The code should be launched through MATLAB. To start download the repository to a working location. Next, open a new session of matlab and add the AstroPathPipline to the matlab path. Then use the following to launch:

merge(<Mpath>)
  • <Mpath>[string]: the full path to the directory containing the AstropathCohortsProgress.csv file
    • description of this file can be found here

Note: For the code to process successfully be sure to create the merge configuration files (see 4.4.8.).

5.9.4. Workflow

This code starts by extracting the cohorts from the AstropathCohortProgress.xlsx spreadsheet.

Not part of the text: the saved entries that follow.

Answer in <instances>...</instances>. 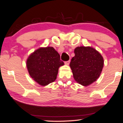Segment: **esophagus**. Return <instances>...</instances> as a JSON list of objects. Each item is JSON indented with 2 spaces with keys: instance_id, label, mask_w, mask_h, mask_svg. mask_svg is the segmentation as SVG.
Masks as SVG:
<instances>
[{
  "instance_id": "34e87169",
  "label": "esophagus",
  "mask_w": 123,
  "mask_h": 123,
  "mask_svg": "<svg viewBox=\"0 0 123 123\" xmlns=\"http://www.w3.org/2000/svg\"><path fill=\"white\" fill-rule=\"evenodd\" d=\"M69 63H70V61H67L65 62V64L67 65H68L69 64Z\"/></svg>"
}]
</instances>
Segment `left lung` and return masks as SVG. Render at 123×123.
Returning <instances> with one entry per match:
<instances>
[{
    "mask_svg": "<svg viewBox=\"0 0 123 123\" xmlns=\"http://www.w3.org/2000/svg\"><path fill=\"white\" fill-rule=\"evenodd\" d=\"M71 59L70 67L75 80L83 86L96 80L102 72L104 61L98 51L90 47H78Z\"/></svg>",
    "mask_w": 123,
    "mask_h": 123,
    "instance_id": "8db88e82",
    "label": "left lung"
}]
</instances>
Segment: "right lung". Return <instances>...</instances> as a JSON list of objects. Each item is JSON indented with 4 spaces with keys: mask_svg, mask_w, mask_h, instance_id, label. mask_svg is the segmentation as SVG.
Returning <instances> with one entry per match:
<instances>
[{
    "mask_svg": "<svg viewBox=\"0 0 123 123\" xmlns=\"http://www.w3.org/2000/svg\"><path fill=\"white\" fill-rule=\"evenodd\" d=\"M64 65L57 51L50 47L37 49L27 60L30 75L41 86H46L54 82L59 67Z\"/></svg>",
    "mask_w": 123,
    "mask_h": 123,
    "instance_id": "right-lung-1",
    "label": "right lung"
}]
</instances>
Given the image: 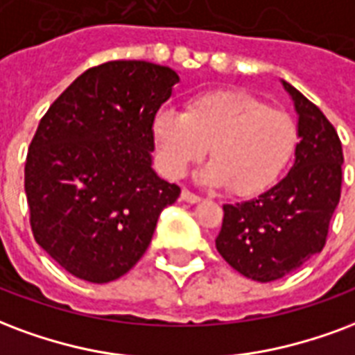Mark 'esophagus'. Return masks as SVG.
Instances as JSON below:
<instances>
[{"mask_svg":"<svg viewBox=\"0 0 355 355\" xmlns=\"http://www.w3.org/2000/svg\"><path fill=\"white\" fill-rule=\"evenodd\" d=\"M180 199L182 201H186V203H190V205H196L201 201V198L199 196H196V193H191L190 190H182L180 191Z\"/></svg>","mask_w":355,"mask_h":355,"instance_id":"1","label":"esophagus"}]
</instances>
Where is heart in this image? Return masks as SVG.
I'll use <instances>...</instances> for the list:
<instances>
[{
	"label": "heart",
	"instance_id": "heart-1",
	"mask_svg": "<svg viewBox=\"0 0 355 355\" xmlns=\"http://www.w3.org/2000/svg\"><path fill=\"white\" fill-rule=\"evenodd\" d=\"M159 164L169 177H182L207 154V184L246 198L275 182L297 144V124L246 92L216 90L193 97L186 112L162 109L152 120Z\"/></svg>",
	"mask_w": 355,
	"mask_h": 355
}]
</instances>
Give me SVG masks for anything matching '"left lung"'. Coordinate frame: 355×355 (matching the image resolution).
I'll list each match as a JSON object with an SVG mask.
<instances>
[{
    "mask_svg": "<svg viewBox=\"0 0 355 355\" xmlns=\"http://www.w3.org/2000/svg\"><path fill=\"white\" fill-rule=\"evenodd\" d=\"M297 112L295 162L278 184L250 201L224 205L216 248L227 263L258 282L299 269L322 252L340 199L343 146L316 105L282 80Z\"/></svg>",
    "mask_w": 355,
    "mask_h": 355,
    "instance_id": "left-lung-1",
    "label": "left lung"
}]
</instances>
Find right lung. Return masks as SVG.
Instances as JSON below:
<instances>
[{"mask_svg":"<svg viewBox=\"0 0 355 355\" xmlns=\"http://www.w3.org/2000/svg\"><path fill=\"white\" fill-rule=\"evenodd\" d=\"M178 83L164 65L107 62L75 78L39 122L24 169L31 231L73 277L105 284L125 275L180 196L152 169V120Z\"/></svg>","mask_w":355,"mask_h":355,"instance_id":"obj_1","label":"right lung"}]
</instances>
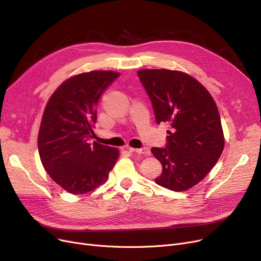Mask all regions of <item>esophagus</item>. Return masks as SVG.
Returning <instances> with one entry per match:
<instances>
[{"label":"esophagus","mask_w":261,"mask_h":261,"mask_svg":"<svg viewBox=\"0 0 261 261\" xmlns=\"http://www.w3.org/2000/svg\"><path fill=\"white\" fill-rule=\"evenodd\" d=\"M127 149L129 150L130 152H135V153H139V154H143V155H150V150L149 148H141V149H134L131 147H127Z\"/></svg>","instance_id":"1"}]
</instances>
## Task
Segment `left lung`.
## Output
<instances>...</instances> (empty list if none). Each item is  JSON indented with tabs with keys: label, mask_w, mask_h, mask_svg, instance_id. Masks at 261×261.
<instances>
[{
	"label": "left lung",
	"mask_w": 261,
	"mask_h": 261,
	"mask_svg": "<svg viewBox=\"0 0 261 261\" xmlns=\"http://www.w3.org/2000/svg\"><path fill=\"white\" fill-rule=\"evenodd\" d=\"M138 75L156 122L170 125L165 148L151 149L163 167L154 181L174 191L194 187L213 169L224 148L215 100L198 80L180 71L147 68Z\"/></svg>",
	"instance_id": "obj_1"
}]
</instances>
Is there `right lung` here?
Segmentation results:
<instances>
[{"label":"right lung","instance_id":"right-lung-1","mask_svg":"<svg viewBox=\"0 0 261 261\" xmlns=\"http://www.w3.org/2000/svg\"><path fill=\"white\" fill-rule=\"evenodd\" d=\"M119 76L93 71L66 79L47 101L38 135L42 165L51 180L73 195L103 184L118 159V149L88 141L95 136L96 106Z\"/></svg>","mask_w":261,"mask_h":261}]
</instances>
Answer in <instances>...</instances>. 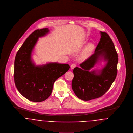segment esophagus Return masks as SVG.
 Returning a JSON list of instances; mask_svg holds the SVG:
<instances>
[{
  "instance_id": "34e87169",
  "label": "esophagus",
  "mask_w": 133,
  "mask_h": 133,
  "mask_svg": "<svg viewBox=\"0 0 133 133\" xmlns=\"http://www.w3.org/2000/svg\"><path fill=\"white\" fill-rule=\"evenodd\" d=\"M75 66H76V64H72L71 65V69H73Z\"/></svg>"
}]
</instances>
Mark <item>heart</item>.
I'll return each instance as SVG.
<instances>
[{"instance_id":"1","label":"heart","mask_w":133,"mask_h":133,"mask_svg":"<svg viewBox=\"0 0 133 133\" xmlns=\"http://www.w3.org/2000/svg\"><path fill=\"white\" fill-rule=\"evenodd\" d=\"M94 49V45L92 43H89L82 50L80 55L79 56V60L83 61L88 59L92 54Z\"/></svg>"}]
</instances>
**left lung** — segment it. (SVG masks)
Segmentation results:
<instances>
[{
    "label": "left lung",
    "mask_w": 133,
    "mask_h": 133,
    "mask_svg": "<svg viewBox=\"0 0 133 133\" xmlns=\"http://www.w3.org/2000/svg\"><path fill=\"white\" fill-rule=\"evenodd\" d=\"M100 41L94 54L73 69L72 88L75 94L83 101L97 98L107 92L116 78L118 55L108 34L100 32ZM102 61L105 62L101 69L90 70Z\"/></svg>",
    "instance_id": "obj_1"
}]
</instances>
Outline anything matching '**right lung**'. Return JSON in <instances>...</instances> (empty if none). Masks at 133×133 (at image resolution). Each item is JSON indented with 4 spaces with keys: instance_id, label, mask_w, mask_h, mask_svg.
Here are the masks:
<instances>
[{
    "instance_id": "right-lung-1",
    "label": "right lung",
    "mask_w": 133,
    "mask_h": 133,
    "mask_svg": "<svg viewBox=\"0 0 133 133\" xmlns=\"http://www.w3.org/2000/svg\"><path fill=\"white\" fill-rule=\"evenodd\" d=\"M48 28L37 29L26 38L17 52L14 63V81L19 93L34 102L46 99L51 94L54 82L70 69L68 64L49 62L37 65L32 59L39 38L46 36Z\"/></svg>"
}]
</instances>
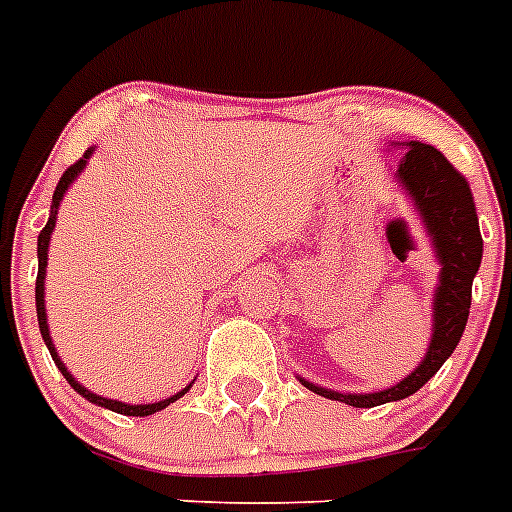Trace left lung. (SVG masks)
I'll list each match as a JSON object with an SVG mask.
<instances>
[{
	"mask_svg": "<svg viewBox=\"0 0 512 512\" xmlns=\"http://www.w3.org/2000/svg\"><path fill=\"white\" fill-rule=\"evenodd\" d=\"M397 175L404 190L415 201L417 211L422 213L438 260L443 265L441 286L435 291L433 340H430L428 355L407 379L376 394H340V391L322 389L301 379L306 389L350 404V407H376V404L397 402L415 394L420 386L433 379L464 335L471 306V281L482 262V234H479L477 208H474L469 182L441 151L430 144L412 141Z\"/></svg>",
	"mask_w": 512,
	"mask_h": 512,
	"instance_id": "left-lung-1",
	"label": "left lung"
}]
</instances>
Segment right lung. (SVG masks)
I'll return each mask as SVG.
<instances>
[{"label":"right lung","instance_id":"1","mask_svg":"<svg viewBox=\"0 0 512 512\" xmlns=\"http://www.w3.org/2000/svg\"><path fill=\"white\" fill-rule=\"evenodd\" d=\"M90 154H92V149H87V151H84V157H82V159H77V162L71 164L69 170H66L64 175H61V180H59V185H56V190H53V201H51V216H48V224L43 226V231H41V234H38V281H35V311H38V324H41V335H43V342H46V345H48V350H51V358H53V363H56V366H59V371L64 373V379L69 381V384L74 386V389H77L79 394H82L84 399H90L92 404H100V407H108V410H113V412H121V415L146 417V415H154V412L164 410V407H167V404H172V402H175V399H180L182 394H185V391L190 389V386H188V389L177 391L175 397H170V399H162V402H154V404H123V402H115V399L97 397V394H92L90 389H84V386L79 384V381H74V376H71V373L66 371V366H64V363H61V358H59V355H56V348H53L51 335H48V324H46V304H43V281H46L48 242H51V231H53V226H56V208H59L61 198H64V193H66V188H69V185H71V180H74V177H77L79 172L84 170V164H87V159H90Z\"/></svg>","mask_w":512,"mask_h":512}]
</instances>
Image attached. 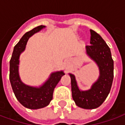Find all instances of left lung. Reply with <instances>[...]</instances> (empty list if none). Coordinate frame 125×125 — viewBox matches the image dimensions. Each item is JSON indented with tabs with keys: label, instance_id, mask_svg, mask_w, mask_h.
Instances as JSON below:
<instances>
[{
	"label": "left lung",
	"instance_id": "left-lung-1",
	"mask_svg": "<svg viewBox=\"0 0 125 125\" xmlns=\"http://www.w3.org/2000/svg\"><path fill=\"white\" fill-rule=\"evenodd\" d=\"M90 32L91 44L87 45V53L99 66V79L91 89L81 91L74 76L70 74L72 98L78 107L85 109H94L102 105L110 91L114 78V61L110 48L99 34L93 30H90Z\"/></svg>",
	"mask_w": 125,
	"mask_h": 125
}]
</instances>
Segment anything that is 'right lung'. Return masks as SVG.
<instances>
[{"label":"right lung","instance_id":"right-lung-1","mask_svg":"<svg viewBox=\"0 0 125 125\" xmlns=\"http://www.w3.org/2000/svg\"><path fill=\"white\" fill-rule=\"evenodd\" d=\"M44 26H39L26 32L15 47L10 60L9 79L14 94L17 100L27 108L39 109L49 104L53 99L54 89L64 73L57 72L51 75L49 79L40 88L27 86L20 81L18 73L19 57L24 51L28 38L36 32L40 31Z\"/></svg>","mask_w":125,"mask_h":125}]
</instances>
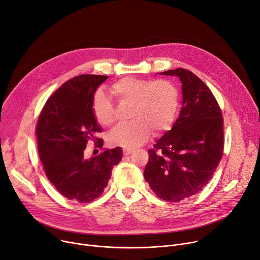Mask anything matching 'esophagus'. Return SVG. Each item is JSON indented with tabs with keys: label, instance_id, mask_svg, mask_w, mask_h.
Segmentation results:
<instances>
[{
	"label": "esophagus",
	"instance_id": "esophagus-1",
	"mask_svg": "<svg viewBox=\"0 0 260 260\" xmlns=\"http://www.w3.org/2000/svg\"><path fill=\"white\" fill-rule=\"evenodd\" d=\"M133 152L132 148H123V154L124 155H129Z\"/></svg>",
	"mask_w": 260,
	"mask_h": 260
}]
</instances>
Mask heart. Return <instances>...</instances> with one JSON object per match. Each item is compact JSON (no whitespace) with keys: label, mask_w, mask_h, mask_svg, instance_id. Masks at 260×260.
<instances>
[{"label":"heart","mask_w":260,"mask_h":260,"mask_svg":"<svg viewBox=\"0 0 260 260\" xmlns=\"http://www.w3.org/2000/svg\"><path fill=\"white\" fill-rule=\"evenodd\" d=\"M110 92L121 105H131V122L118 125L109 134L114 146L133 148L149 139L151 131L159 134L170 128L178 110L179 94L169 80H145L125 77L110 86ZM92 112L96 121L104 126L114 122V106L102 90L92 99Z\"/></svg>","instance_id":"obj_1"}]
</instances>
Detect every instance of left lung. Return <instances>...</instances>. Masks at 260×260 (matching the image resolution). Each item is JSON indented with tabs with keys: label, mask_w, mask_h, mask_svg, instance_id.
Segmentation results:
<instances>
[{
	"label": "left lung",
	"mask_w": 260,
	"mask_h": 260,
	"mask_svg": "<svg viewBox=\"0 0 260 260\" xmlns=\"http://www.w3.org/2000/svg\"><path fill=\"white\" fill-rule=\"evenodd\" d=\"M181 82L182 107L172 128L159 138L144 170L152 192L168 202L198 194L211 179L223 155L220 107L208 87L183 68L159 73Z\"/></svg>",
	"instance_id": "8db88e82"
}]
</instances>
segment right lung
<instances>
[{
  "label": "right lung",
  "mask_w": 260,
  "mask_h": 260,
  "mask_svg": "<svg viewBox=\"0 0 260 260\" xmlns=\"http://www.w3.org/2000/svg\"><path fill=\"white\" fill-rule=\"evenodd\" d=\"M107 79L82 75L67 81L45 103L37 122L38 152L46 177L61 195L81 203L103 194L113 167L122 158L121 147L90 158L84 155L88 143H104L91 104Z\"/></svg>",
  "instance_id": "obj_1"
}]
</instances>
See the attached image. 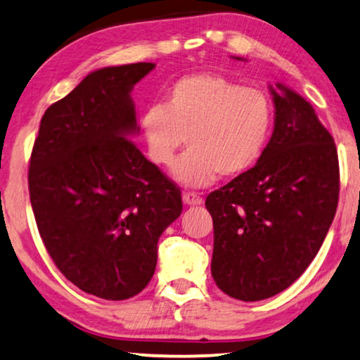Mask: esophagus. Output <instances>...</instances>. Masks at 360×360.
Returning a JSON list of instances; mask_svg holds the SVG:
<instances>
[{"mask_svg": "<svg viewBox=\"0 0 360 360\" xmlns=\"http://www.w3.org/2000/svg\"><path fill=\"white\" fill-rule=\"evenodd\" d=\"M182 202L186 205H200L204 199L199 194H195V192H182Z\"/></svg>", "mask_w": 360, "mask_h": 360, "instance_id": "obj_1", "label": "esophagus"}]
</instances>
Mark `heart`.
Listing matches in <instances>:
<instances>
[{
	"mask_svg": "<svg viewBox=\"0 0 360 360\" xmlns=\"http://www.w3.org/2000/svg\"><path fill=\"white\" fill-rule=\"evenodd\" d=\"M274 109L264 89L241 86L217 73L182 77L165 91L163 104L140 119L148 158L169 166L186 143L189 151L173 166V176L191 187L217 176L236 178L250 171L264 150Z\"/></svg>",
	"mask_w": 360,
	"mask_h": 360,
	"instance_id": "b5f03b06",
	"label": "heart"
}]
</instances>
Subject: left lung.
<instances>
[{
	"label": "left lung",
	"instance_id": "1",
	"mask_svg": "<svg viewBox=\"0 0 360 360\" xmlns=\"http://www.w3.org/2000/svg\"><path fill=\"white\" fill-rule=\"evenodd\" d=\"M276 86L274 131L257 163L205 200L214 220L212 276L221 292L243 302L274 297L305 272L339 199L331 134L310 103Z\"/></svg>",
	"mask_w": 360,
	"mask_h": 360
}]
</instances>
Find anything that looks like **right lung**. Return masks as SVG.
Returning <instances> with one entry per match:
<instances>
[{"mask_svg":"<svg viewBox=\"0 0 360 360\" xmlns=\"http://www.w3.org/2000/svg\"><path fill=\"white\" fill-rule=\"evenodd\" d=\"M153 68L89 73L45 110L29 161L30 204L50 257L105 300L148 285L161 233L182 212L179 187L130 140L140 130L130 93Z\"/></svg>","mask_w":360,"mask_h":360,"instance_id":"1","label":"right lung"}]
</instances>
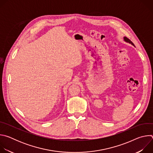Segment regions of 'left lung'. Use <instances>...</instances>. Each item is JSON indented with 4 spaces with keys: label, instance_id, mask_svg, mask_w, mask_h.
<instances>
[{
    "label": "left lung",
    "instance_id": "1",
    "mask_svg": "<svg viewBox=\"0 0 153 153\" xmlns=\"http://www.w3.org/2000/svg\"><path fill=\"white\" fill-rule=\"evenodd\" d=\"M124 40H125L126 42H129V43H131V44H132L133 45H134V43H133L128 38H127V37H124Z\"/></svg>",
    "mask_w": 153,
    "mask_h": 153
}]
</instances>
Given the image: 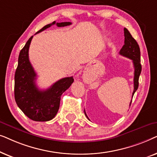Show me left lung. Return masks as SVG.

Each cohort is then looped over with the following steps:

  • We check the space available on the <Dpath>\<Dname> processing drive and write this into the AstropathConfig.csv file (description found here)
  • Check the <Process_Merge> variable in the AstropathConfig.csv file, if Yes continue processing otherwise skip to the next cohort
  • Using the MergeConfig_NN.xlsx files, extract the antibodies stained on the slides
    • check or create folders for processing of different inform antibody\ sample tasks under the <tmp_inform_data> folder
    • Be sure that the folders are intialized with at least one extra folder to ensure smooth processing with the inform_processing module
  • Initialize the samples spreadsheet & variables
  • Next we loop through each sample extracting specified information
    • Information extracted includes: <Scan>, <BatchID>, <ScanDate>, <Im3files>, <expected Im3 files>, <flatw_im3s> etc.
    • Integral in this step is when we process the merge files, here we check the <tmp_inform_data> antibody folders (defined in previous steps) for folders with completed inForm processing tasks.
      • These tasks are denoted finished when inForm adds the Batch.txt which occurs only after slides are finished.
      • If the folders contain both this Batch.txt file and inForm output for a specified slide (denoted by the file names) the files are transferred to the specimen folder under : <base>\<SlideID>\<inform_data>
      • Files are organized according to the format in the Important Definitions section
      • Once files for each antibody are processed the code merges all output to a <base>\<SlideID>\<inform_data>\<Phenotyped>\<Results>\<Tables> folder additional details on how to export files for different antibodies and their settings can be found in the inform_processing module
    • Once files are merged the QA\QC files are generated here <base>\<SlideID>\<inform_data>\<Phenotyped>\<Results>\<QAQC>
      • additional details on these files can be found in the MaSS documentation here
  • After all specimens are looped through the code builds the samples_summary.xlsx spreadsheet and exports it
  • Finially the code checks the inForm_queue.csv at the project level, compares it to the inForm_queue.csv in the <Mpath> directory. New tasks are added to the main inForm_queue.csv and completed tasks are added to the project level inForm_queue.csv. A copy of the main inForm_queue.csv is added to the project level and labeled Main_inForm_queue.csv for referencing.